Bryan, Neal, and Odette were all called into see the critics, and they were told that their dishes were the critics’ favorites. Odette won the challenge (and $10,000 for Doctors Without Borders), confirming that cold lamb chops can still be delicious.
David, Herb, and Richard were on the bottom, and were given the opportunity to defend themselves. Richard’s meat was almost raw and the two proteins worked against him. David was OK with the ingredients, but the shrimp was overpowering (even though they were impressed that he deveined 40 shrimp with a butter knife). And as for Herb, well, he didn’t get the main protein on the plate.
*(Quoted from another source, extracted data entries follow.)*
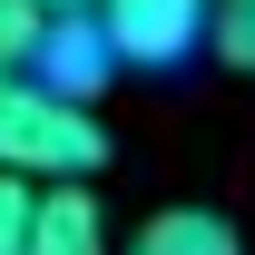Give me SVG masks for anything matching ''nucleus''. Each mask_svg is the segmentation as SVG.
Here are the masks:
<instances>
[{"label": "nucleus", "instance_id": "1", "mask_svg": "<svg viewBox=\"0 0 255 255\" xmlns=\"http://www.w3.org/2000/svg\"><path fill=\"white\" fill-rule=\"evenodd\" d=\"M0 167L10 177H89L108 167V128H98L89 98L49 89L39 69H0Z\"/></svg>", "mask_w": 255, "mask_h": 255}, {"label": "nucleus", "instance_id": "2", "mask_svg": "<svg viewBox=\"0 0 255 255\" xmlns=\"http://www.w3.org/2000/svg\"><path fill=\"white\" fill-rule=\"evenodd\" d=\"M118 69H177L187 49H206V20H216V0H89Z\"/></svg>", "mask_w": 255, "mask_h": 255}, {"label": "nucleus", "instance_id": "3", "mask_svg": "<svg viewBox=\"0 0 255 255\" xmlns=\"http://www.w3.org/2000/svg\"><path fill=\"white\" fill-rule=\"evenodd\" d=\"M20 255H118V246H108V216H98V196H89V177H49V187H39L30 246H20Z\"/></svg>", "mask_w": 255, "mask_h": 255}, {"label": "nucleus", "instance_id": "4", "mask_svg": "<svg viewBox=\"0 0 255 255\" xmlns=\"http://www.w3.org/2000/svg\"><path fill=\"white\" fill-rule=\"evenodd\" d=\"M39 79L49 89H69V98H89L108 69H118V49H108V30H98V10H49V39H39Z\"/></svg>", "mask_w": 255, "mask_h": 255}, {"label": "nucleus", "instance_id": "5", "mask_svg": "<svg viewBox=\"0 0 255 255\" xmlns=\"http://www.w3.org/2000/svg\"><path fill=\"white\" fill-rule=\"evenodd\" d=\"M118 255H246V246H236V226L206 216V206H157Z\"/></svg>", "mask_w": 255, "mask_h": 255}, {"label": "nucleus", "instance_id": "6", "mask_svg": "<svg viewBox=\"0 0 255 255\" xmlns=\"http://www.w3.org/2000/svg\"><path fill=\"white\" fill-rule=\"evenodd\" d=\"M49 39V0H0V69H30Z\"/></svg>", "mask_w": 255, "mask_h": 255}, {"label": "nucleus", "instance_id": "7", "mask_svg": "<svg viewBox=\"0 0 255 255\" xmlns=\"http://www.w3.org/2000/svg\"><path fill=\"white\" fill-rule=\"evenodd\" d=\"M206 49L226 69H246L255 79V0H216V20H206Z\"/></svg>", "mask_w": 255, "mask_h": 255}, {"label": "nucleus", "instance_id": "8", "mask_svg": "<svg viewBox=\"0 0 255 255\" xmlns=\"http://www.w3.org/2000/svg\"><path fill=\"white\" fill-rule=\"evenodd\" d=\"M30 206H39V177H10L0 167V255L30 246Z\"/></svg>", "mask_w": 255, "mask_h": 255}, {"label": "nucleus", "instance_id": "9", "mask_svg": "<svg viewBox=\"0 0 255 255\" xmlns=\"http://www.w3.org/2000/svg\"><path fill=\"white\" fill-rule=\"evenodd\" d=\"M49 10H89V0H49Z\"/></svg>", "mask_w": 255, "mask_h": 255}]
</instances>
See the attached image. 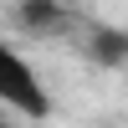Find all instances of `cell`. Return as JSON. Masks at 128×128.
<instances>
[{"label":"cell","instance_id":"3","mask_svg":"<svg viewBox=\"0 0 128 128\" xmlns=\"http://www.w3.org/2000/svg\"><path fill=\"white\" fill-rule=\"evenodd\" d=\"M77 41H82V56L98 62V67H123L128 62V31H118V26H82Z\"/></svg>","mask_w":128,"mask_h":128},{"label":"cell","instance_id":"4","mask_svg":"<svg viewBox=\"0 0 128 128\" xmlns=\"http://www.w3.org/2000/svg\"><path fill=\"white\" fill-rule=\"evenodd\" d=\"M0 128H16V123H5V118H0Z\"/></svg>","mask_w":128,"mask_h":128},{"label":"cell","instance_id":"2","mask_svg":"<svg viewBox=\"0 0 128 128\" xmlns=\"http://www.w3.org/2000/svg\"><path fill=\"white\" fill-rule=\"evenodd\" d=\"M10 20H16L26 36H36V41H67V36L82 31L77 10H72L67 0H16V5H10Z\"/></svg>","mask_w":128,"mask_h":128},{"label":"cell","instance_id":"1","mask_svg":"<svg viewBox=\"0 0 128 128\" xmlns=\"http://www.w3.org/2000/svg\"><path fill=\"white\" fill-rule=\"evenodd\" d=\"M0 108L10 113H26V118H46L51 113V92L46 82L31 72V62L0 36Z\"/></svg>","mask_w":128,"mask_h":128},{"label":"cell","instance_id":"5","mask_svg":"<svg viewBox=\"0 0 128 128\" xmlns=\"http://www.w3.org/2000/svg\"><path fill=\"white\" fill-rule=\"evenodd\" d=\"M67 5H77V0H67Z\"/></svg>","mask_w":128,"mask_h":128}]
</instances>
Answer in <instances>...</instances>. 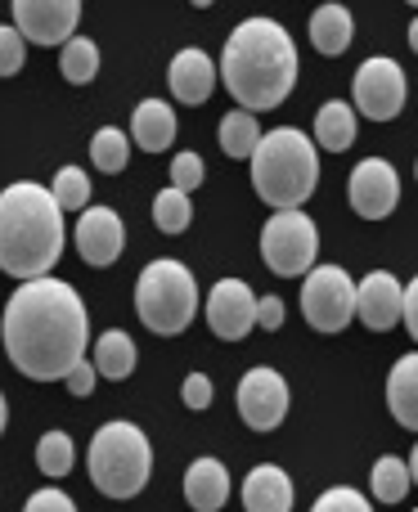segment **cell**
Listing matches in <instances>:
<instances>
[{
    "label": "cell",
    "instance_id": "obj_11",
    "mask_svg": "<svg viewBox=\"0 0 418 512\" xmlns=\"http://www.w3.org/2000/svg\"><path fill=\"white\" fill-rule=\"evenodd\" d=\"M14 27L23 41L32 45H68L77 36L81 23V5L77 0H14Z\"/></svg>",
    "mask_w": 418,
    "mask_h": 512
},
{
    "label": "cell",
    "instance_id": "obj_4",
    "mask_svg": "<svg viewBox=\"0 0 418 512\" xmlns=\"http://www.w3.org/2000/svg\"><path fill=\"white\" fill-rule=\"evenodd\" d=\"M320 185V153L315 140L293 126L266 131L252 153V189L261 203H270L275 212H302L306 198Z\"/></svg>",
    "mask_w": 418,
    "mask_h": 512
},
{
    "label": "cell",
    "instance_id": "obj_16",
    "mask_svg": "<svg viewBox=\"0 0 418 512\" xmlns=\"http://www.w3.org/2000/svg\"><path fill=\"white\" fill-rule=\"evenodd\" d=\"M167 86H171V95L180 99L185 108H198V104H207V95L216 90V63H212V54L207 50H180L176 59L167 63Z\"/></svg>",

In the end, Herb got the boot. The fact that he didn’t get his oysters on the plate did him in, because this early in the competition you can skate by even if what you serve isn’t a showstopper. If you leave the main protein off of the plate, well, that’s a dealbreaker.
With episode one all said and done, it’s pretty obvious that this season is really anyone’s game. These early episodes don’t provide much in the way of character development yet, but it’s fun to see this hodgepodge of chefs at the top of their game begin to navigate what’s sure to be a minefield.